In fact, Trump was right to do it.
Some of the key justifications are well known: Maduro was charged with trafficking narcotics into the U.S. (he pleaded not guilty at his arraignment in New York on Monday). His governance drove millions of Venezuelans out of the country, fueling a migration crisis at America’s southern border. He gave American rivals — China, Russia and Iran — a foothold in our backyard. The security of the U.S., Latin America and the world stand to benefit now that Maduro is out of power.
But the potential benefits of Maduro’s removal run much deeper, particularly in Venezuela itself. Maduro was an odious and incompetent leader who engaged in human rights violations and badly mismanaged his country’s economy. While he was in office, Venezuela’s gross domestic product contracted by 80%, the poverty rate rose to 90% and hyperinflation peaked at 130,000%.
To be sure, many unanswered questions about the future of governance in Caracas remain, but it is hard to imagine that the next or future leaders will be worse than Maduro. His vice president and the country’s new acting leader, Delcy Rodríguez, has a reputation as a technocrat intent on reforming Venezuela’s oil industry. María Corina Machado, the exiled opposition leader and Nobel Peace Prize winner, is beloved by the Venezuelan people, despite Trump’s comment that she lacks popular support; tallies gathered by volunteers showed her party won 70% of the popular vote in the 2024 presidential election. Maduro held on to power anyway. The promise of a better future is already prompting exiled Venezuelans to imagine a return home.
Many have drawn comparisons between this American military operation and President George H.W. Bush’s 1989 invasion of Panama to remove the dictator Manuel Noriega. There is one commonality, however, that has been largely overlooked: Bush seemed to be motivated in part by the desire for a military win to help the nation — both the public and the armed forces — regain confidence and get over the trauma and failures of the Vietnam War. Only about 50% of Americans expressed a great deal of confidence in the military in 1980, compared with more than 80% in the early 1990s.

### Input data:

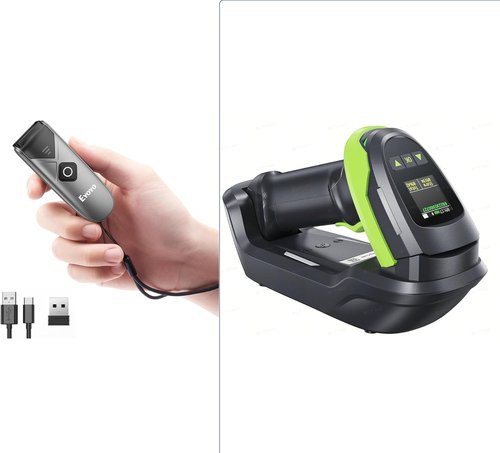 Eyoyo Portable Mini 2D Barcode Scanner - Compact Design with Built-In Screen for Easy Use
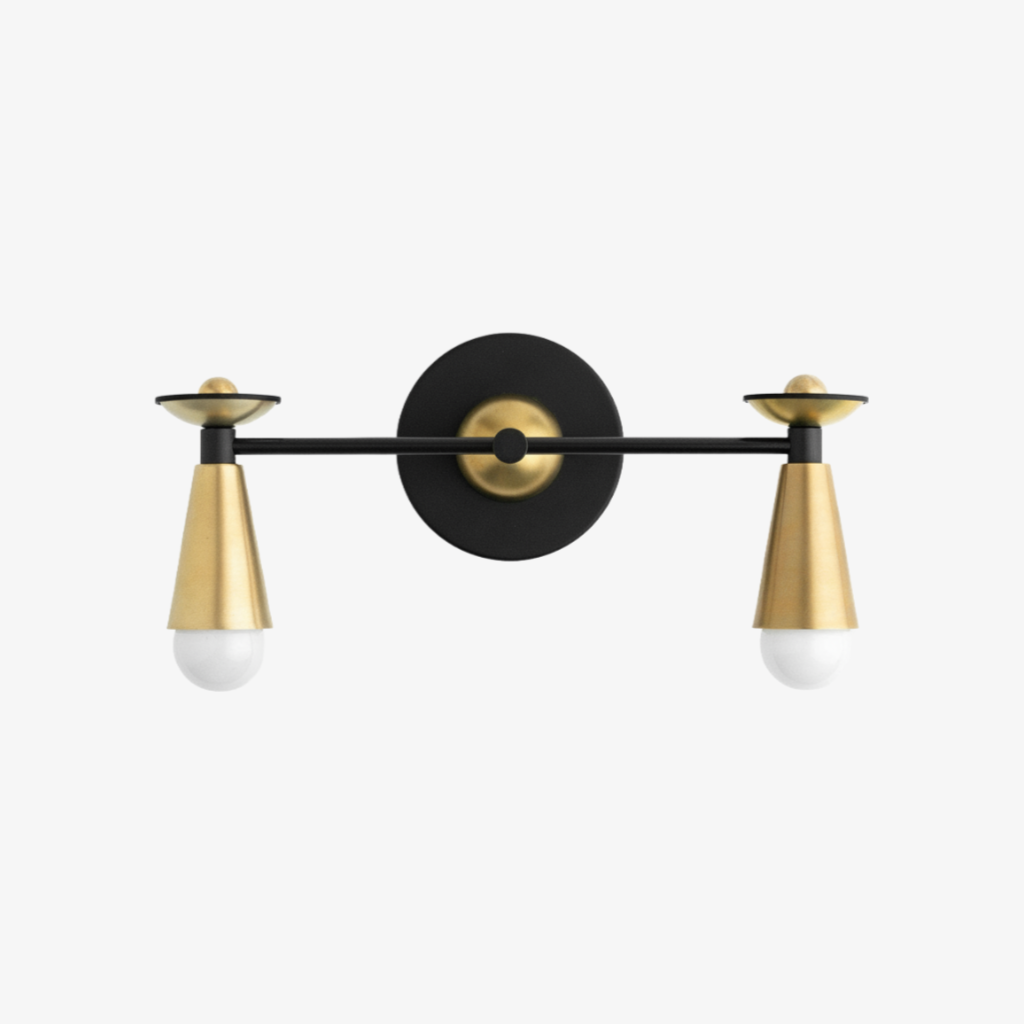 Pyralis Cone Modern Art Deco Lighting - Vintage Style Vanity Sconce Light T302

### What the exercise asks:
List every person the passage on Maduro's removal names.

### Task solution:
Trump, Maduro, Delcy Rodríguez, María Corina Machado, George H.W. Bush, Manuel Noriega